## Goals
1. Copy the stretch from "They both grew" through "on athletic scholarships." in the passage about Floyd and Mamie's upbringing in Greenwood.
2. Answer these questions using the passage about Floyd and Mamie's upbringing in Greenwood:
(a) How many people were in Floyd's family?
(b) Which high school did Mamie attend until the ninth grade?
(c) What was the name of the rural community in Greenwood County where Mamie grew up?
3. Pick up the passage about Floyd and Mamie's upbringing in Greenwood after its last sentence and keep writing.

## Selected extract
——————————

Floyd Nicholson is a former educator, coach, and public servant. “I'm very passionate about doing whatever I can to enhance the quality of life of other individuals,” he says.

They both grew up in Greenwood, in large families struggling to make ends meet but supporting each other with love and hope for the future.

Mamie grew up in a rural community of Greenwood County called the Promised Land, in a family of 10. “We didn't realize we were poor. We had as much as anybody else and, whatever we had, we shared it with everybody else. Whatever they had, they shared with us,” she says. “We grew up with people who represented the professional Black population in our community, the people who our families trusted to help mold us into who they wanted us to be, who they had not had the opportunity to be.”

Floyd’s father died when he was six, and his mother did domestic work to support their family of 10. His older sisters had to drop out of school to help support the family, but Floyd and two older brothers were able to go to college on athletic scholarships.

His mother was, always, his role model. “The care, the compassion, the love that she displayed to other people, although we didn't have anything…she went about it, just showing compassion, and instilled in us to always treat people the way you want to be treated. I didn’t want to fail and let her see the failure in me and the things that she had taught me. I want those to be emulated in my adult life.”

Mamie came to admire the well-dressed Black women who taught at her school. “It all goes back to seeing those ladies…who were able to model for other women and girls in the community what a professional woman should look like. I distinctly remember determining at a very young age, at the Promised Land Elementary School, that that's what I wanted to do.

“And in order to do that, I had to get an education.” 

After attending Brewer, the all-Black high school until the ninth grade, Mamie became part of the first fully integrated class at Greenwood High School. “That was a totally different environment for the members of my class. We had been in this sheltered community. That experience of being in the first fully integrated class was an interesting few years.”

——————————

(Records of spatial questions)

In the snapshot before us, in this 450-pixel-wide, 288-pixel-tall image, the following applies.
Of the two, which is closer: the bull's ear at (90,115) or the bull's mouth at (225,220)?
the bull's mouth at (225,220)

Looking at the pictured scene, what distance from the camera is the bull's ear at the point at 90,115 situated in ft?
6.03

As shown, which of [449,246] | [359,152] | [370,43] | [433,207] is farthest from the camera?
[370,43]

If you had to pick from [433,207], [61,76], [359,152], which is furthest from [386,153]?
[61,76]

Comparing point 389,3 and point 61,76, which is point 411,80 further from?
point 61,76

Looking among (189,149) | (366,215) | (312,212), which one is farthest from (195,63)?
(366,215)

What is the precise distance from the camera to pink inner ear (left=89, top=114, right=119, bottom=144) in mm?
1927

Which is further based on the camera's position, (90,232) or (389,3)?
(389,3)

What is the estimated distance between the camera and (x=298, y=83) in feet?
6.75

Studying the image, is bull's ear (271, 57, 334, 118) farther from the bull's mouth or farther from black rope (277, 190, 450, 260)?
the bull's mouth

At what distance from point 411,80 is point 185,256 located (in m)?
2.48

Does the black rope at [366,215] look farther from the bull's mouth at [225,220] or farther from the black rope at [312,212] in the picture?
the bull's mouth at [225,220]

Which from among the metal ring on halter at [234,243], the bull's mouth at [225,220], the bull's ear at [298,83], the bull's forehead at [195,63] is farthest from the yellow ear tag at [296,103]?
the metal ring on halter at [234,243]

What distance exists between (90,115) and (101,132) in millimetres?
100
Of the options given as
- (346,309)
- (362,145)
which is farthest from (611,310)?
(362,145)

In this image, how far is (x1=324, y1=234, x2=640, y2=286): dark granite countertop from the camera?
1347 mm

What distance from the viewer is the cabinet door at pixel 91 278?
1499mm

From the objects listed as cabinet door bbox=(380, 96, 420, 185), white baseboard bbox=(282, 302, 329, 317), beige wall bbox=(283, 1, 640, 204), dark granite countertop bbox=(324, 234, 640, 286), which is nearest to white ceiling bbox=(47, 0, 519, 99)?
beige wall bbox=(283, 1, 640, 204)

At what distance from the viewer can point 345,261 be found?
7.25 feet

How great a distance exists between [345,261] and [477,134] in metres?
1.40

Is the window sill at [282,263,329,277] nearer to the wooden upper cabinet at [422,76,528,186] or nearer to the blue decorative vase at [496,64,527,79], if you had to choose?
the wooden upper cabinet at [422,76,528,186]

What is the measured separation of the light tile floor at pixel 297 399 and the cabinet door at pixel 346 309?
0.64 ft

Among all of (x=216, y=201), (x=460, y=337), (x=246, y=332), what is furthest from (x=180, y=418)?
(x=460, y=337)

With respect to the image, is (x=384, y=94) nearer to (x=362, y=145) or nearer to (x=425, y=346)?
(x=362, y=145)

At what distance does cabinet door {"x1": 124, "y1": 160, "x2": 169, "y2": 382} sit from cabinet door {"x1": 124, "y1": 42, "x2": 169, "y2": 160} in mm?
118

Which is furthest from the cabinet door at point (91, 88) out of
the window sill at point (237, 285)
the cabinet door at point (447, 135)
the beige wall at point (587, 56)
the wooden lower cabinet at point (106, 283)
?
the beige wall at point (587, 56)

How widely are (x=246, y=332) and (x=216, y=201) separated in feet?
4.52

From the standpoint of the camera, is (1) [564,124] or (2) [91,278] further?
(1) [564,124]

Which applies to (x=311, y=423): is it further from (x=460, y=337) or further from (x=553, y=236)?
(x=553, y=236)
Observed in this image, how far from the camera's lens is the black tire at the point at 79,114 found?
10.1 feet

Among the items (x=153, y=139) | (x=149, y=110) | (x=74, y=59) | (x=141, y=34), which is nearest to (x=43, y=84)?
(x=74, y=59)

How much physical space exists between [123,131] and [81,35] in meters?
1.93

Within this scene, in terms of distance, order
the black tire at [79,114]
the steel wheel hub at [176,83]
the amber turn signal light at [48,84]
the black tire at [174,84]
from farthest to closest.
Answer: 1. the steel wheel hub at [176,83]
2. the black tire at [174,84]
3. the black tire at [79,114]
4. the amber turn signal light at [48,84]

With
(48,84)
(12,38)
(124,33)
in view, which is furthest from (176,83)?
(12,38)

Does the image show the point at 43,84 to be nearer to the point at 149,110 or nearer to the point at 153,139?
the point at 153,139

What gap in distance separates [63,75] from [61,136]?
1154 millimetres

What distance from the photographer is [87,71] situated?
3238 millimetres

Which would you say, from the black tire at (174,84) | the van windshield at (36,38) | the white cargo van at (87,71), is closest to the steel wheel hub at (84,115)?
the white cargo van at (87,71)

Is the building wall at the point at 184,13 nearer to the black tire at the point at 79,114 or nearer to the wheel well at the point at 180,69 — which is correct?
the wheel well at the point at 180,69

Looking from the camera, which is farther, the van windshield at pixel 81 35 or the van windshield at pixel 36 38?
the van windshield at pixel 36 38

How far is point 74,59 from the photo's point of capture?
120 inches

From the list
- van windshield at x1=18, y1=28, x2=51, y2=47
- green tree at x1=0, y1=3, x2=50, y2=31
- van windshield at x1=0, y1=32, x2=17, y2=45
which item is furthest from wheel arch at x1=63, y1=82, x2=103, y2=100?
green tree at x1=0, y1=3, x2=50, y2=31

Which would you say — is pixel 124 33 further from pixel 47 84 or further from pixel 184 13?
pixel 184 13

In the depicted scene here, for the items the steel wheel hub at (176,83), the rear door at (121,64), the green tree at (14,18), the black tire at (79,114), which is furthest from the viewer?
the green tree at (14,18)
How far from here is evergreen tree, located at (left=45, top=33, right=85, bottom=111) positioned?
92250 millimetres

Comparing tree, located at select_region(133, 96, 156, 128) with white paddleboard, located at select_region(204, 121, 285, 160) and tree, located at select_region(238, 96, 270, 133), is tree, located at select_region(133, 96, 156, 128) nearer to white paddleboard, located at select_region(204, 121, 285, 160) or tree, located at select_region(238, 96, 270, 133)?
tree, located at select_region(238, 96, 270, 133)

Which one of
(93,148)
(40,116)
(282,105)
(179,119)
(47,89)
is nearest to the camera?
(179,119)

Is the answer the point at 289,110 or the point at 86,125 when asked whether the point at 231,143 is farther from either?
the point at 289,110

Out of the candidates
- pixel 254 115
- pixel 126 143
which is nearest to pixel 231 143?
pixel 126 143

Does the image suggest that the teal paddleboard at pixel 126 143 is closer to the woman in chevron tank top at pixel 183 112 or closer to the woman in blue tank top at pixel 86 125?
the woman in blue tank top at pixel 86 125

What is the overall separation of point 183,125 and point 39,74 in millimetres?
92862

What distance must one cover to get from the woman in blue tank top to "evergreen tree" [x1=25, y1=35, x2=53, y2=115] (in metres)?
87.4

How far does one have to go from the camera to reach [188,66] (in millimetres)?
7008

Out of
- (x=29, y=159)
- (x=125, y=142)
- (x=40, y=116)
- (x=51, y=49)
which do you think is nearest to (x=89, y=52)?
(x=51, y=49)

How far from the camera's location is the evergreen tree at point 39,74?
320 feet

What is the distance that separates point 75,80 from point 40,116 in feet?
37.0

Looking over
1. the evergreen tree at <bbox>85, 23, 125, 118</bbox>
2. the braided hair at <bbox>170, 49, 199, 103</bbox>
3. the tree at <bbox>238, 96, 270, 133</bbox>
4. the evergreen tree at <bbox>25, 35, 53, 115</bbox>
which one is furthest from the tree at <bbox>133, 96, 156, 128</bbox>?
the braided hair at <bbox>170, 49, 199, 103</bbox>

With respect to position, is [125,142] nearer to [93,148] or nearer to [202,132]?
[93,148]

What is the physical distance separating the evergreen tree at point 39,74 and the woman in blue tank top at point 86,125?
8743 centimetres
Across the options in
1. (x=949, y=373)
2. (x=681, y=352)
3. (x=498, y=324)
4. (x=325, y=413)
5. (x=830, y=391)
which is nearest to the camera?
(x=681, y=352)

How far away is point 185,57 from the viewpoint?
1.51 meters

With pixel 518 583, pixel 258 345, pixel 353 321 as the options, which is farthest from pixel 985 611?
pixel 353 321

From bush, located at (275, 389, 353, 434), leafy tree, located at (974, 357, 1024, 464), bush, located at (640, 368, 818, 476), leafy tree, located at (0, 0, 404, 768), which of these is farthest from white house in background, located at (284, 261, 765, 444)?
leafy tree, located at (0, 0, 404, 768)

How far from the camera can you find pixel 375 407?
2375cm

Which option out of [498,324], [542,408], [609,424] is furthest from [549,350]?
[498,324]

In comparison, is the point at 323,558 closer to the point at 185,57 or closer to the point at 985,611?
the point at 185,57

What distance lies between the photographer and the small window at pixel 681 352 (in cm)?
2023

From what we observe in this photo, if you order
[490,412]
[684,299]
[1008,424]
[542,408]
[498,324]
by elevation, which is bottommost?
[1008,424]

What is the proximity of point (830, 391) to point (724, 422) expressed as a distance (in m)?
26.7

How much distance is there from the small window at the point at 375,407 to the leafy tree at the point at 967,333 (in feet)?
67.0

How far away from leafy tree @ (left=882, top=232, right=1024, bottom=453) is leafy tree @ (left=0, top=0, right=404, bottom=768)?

——————————

## Task-by-task answers
1.
They both grew up in Greenwood, in large families struggling to make ends meet but supporting each other with love and hope for the future.

Mamie grew up in a rural community of Greenwood County called the Promised Land, in a family of 10. “We didn't realize we were poor. We had as much as anybody else and, whatever we had, we shared it with everybody else. Whatever they had, they shared with us,” she says. “We grew up with people who represented the professional Black population in our community, the people who our families trusted to help mold us into who they wanted us to be, who they had not had the opportunity to be.”

Floyd’s father died when he was six, and his mother did domestic work to support their family of 10. His older sisters had to drop out of school to help support the family, but Floyd and two older brothers were able to go to college on athletic scholarships.

2.
(a) Ten.
(b) Brewer.
(c) The Promised Land.

3.
Work and Opportunity

All of the children in Mamie’s family worked from the age of 12 or 13, cleaning houses or raking leaves. “Neither one of my parents graduated from high school. My daddy was a believer that if you graduated from high school, you'd done enough, that you should go to work. I decided long ago that that was not enough.”

In high school, she worked at a grocery store. After graduation, she worked third shift at Capsugel, midnight to 8 a.m., then went across the street to Piedmont Technical College for daytime classes. She had saved money and gotten grants to pay for school, but needed her parents to sign the paperwork. “Of course, my daddy wouldn't sign off. And so my mama and I did all the paperwork so I could get my associate’s degree.

“I graduated as an honor graduate, and had opportunities there that I had never had before in my life.” First runner-up in the Miss Piedmont Tech pageant, a member of  Phi Theta Kappa honor society and a leader of various organizations, she was able to hone her leadership skills for the next stage of life.

“That showed us that there were better things, opportunities available that we could take advantage of. I think that's what it takes to bring a child, to bring a family, out of a situation,” Mamie says.

For Floyd, a life-changing encounter with deadly violence steered him in the direction of politics and public service. He was a freshman at South Carolina State in 1968, when student protests over segregated businesses erupted into clashes with police. He was present the night of Feb. 8, when highway patrolmen opened fire on a group of student protesters, killing three and wounding 28 in what came to be called the Orangeburg Massacre.  

“I remember crawling on the ground thinking about it. It could have been me. What happened then drove me to get involved in politics,” Floyd says.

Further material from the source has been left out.